Work to be completed
Only the lines from the one containing "class: Mammalia" to the end of the listing below are wanted, repeated exactly.

Provided material
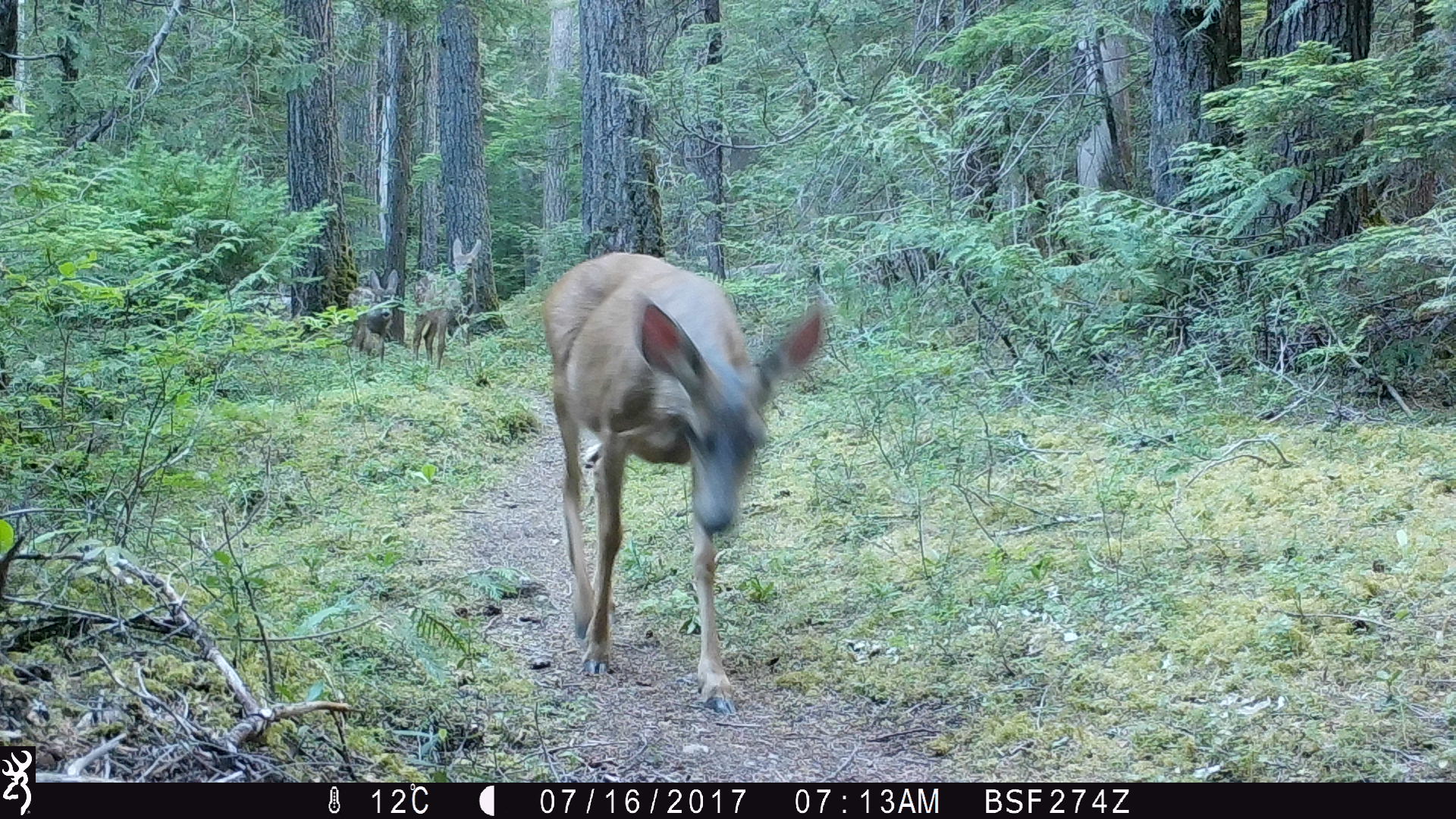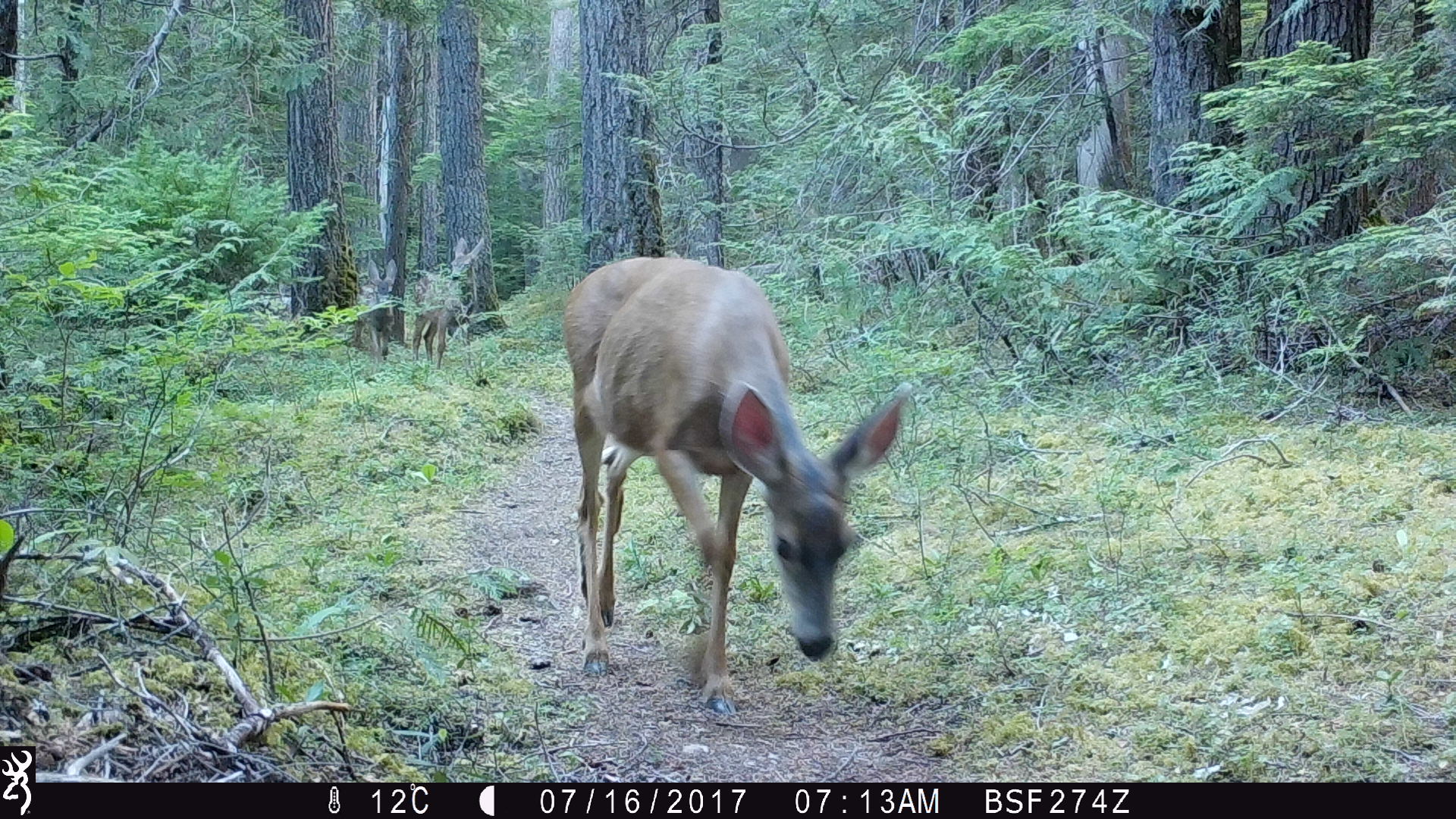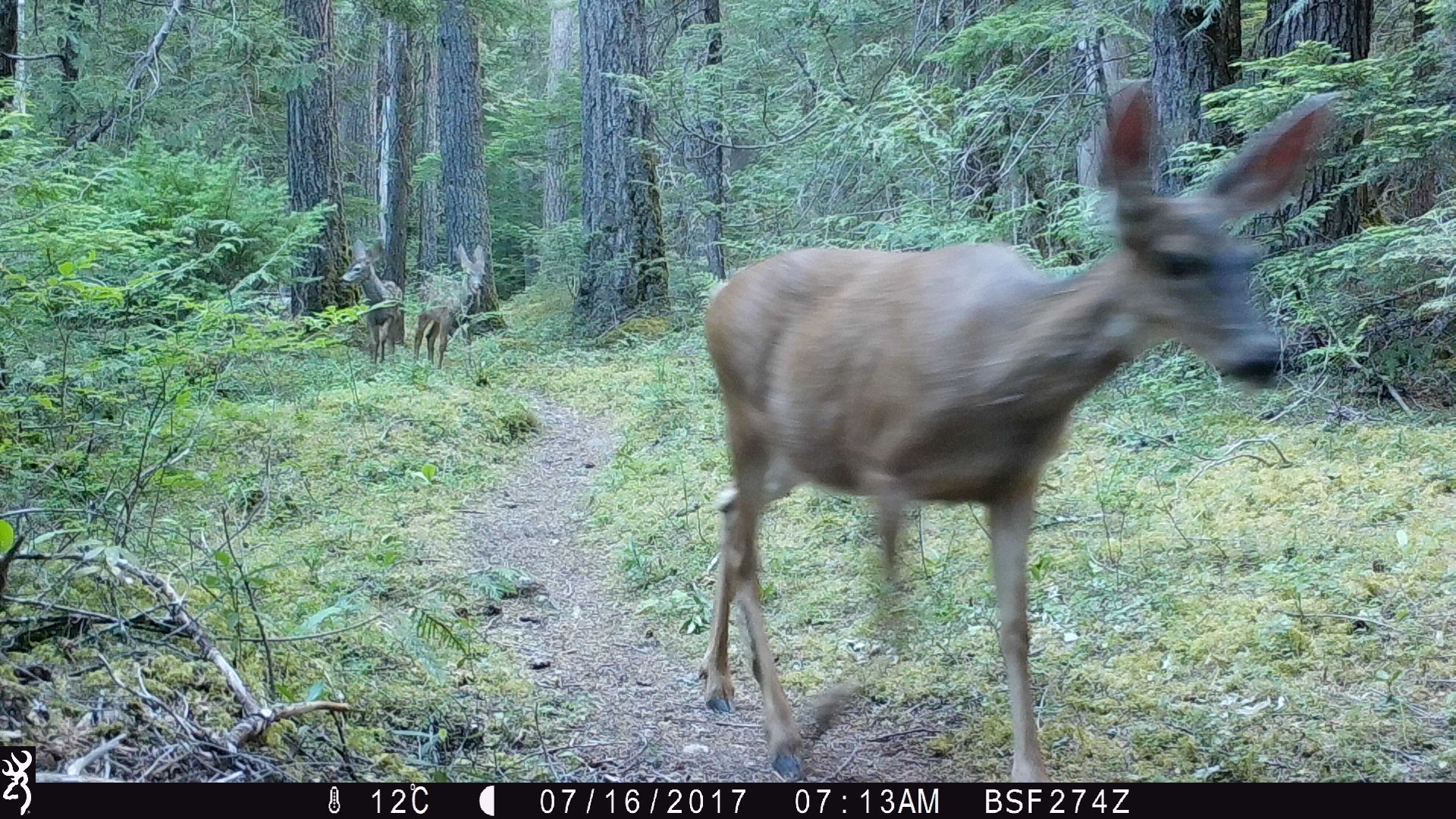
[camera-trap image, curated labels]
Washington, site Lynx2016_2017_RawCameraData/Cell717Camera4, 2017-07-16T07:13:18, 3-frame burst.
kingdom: Animalia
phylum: Chordata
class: Mammalia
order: Artiodactyla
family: Cervidae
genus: Odocoileus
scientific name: Odocoileus hemionus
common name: mule deer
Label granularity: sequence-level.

Written response
class: Mammalia
order: Artiodactyla
family: Cervidae
genus: Odocoileus
scientific name: Odocoileus hemionus
common name: mule deer
Label granularity: sequence-level.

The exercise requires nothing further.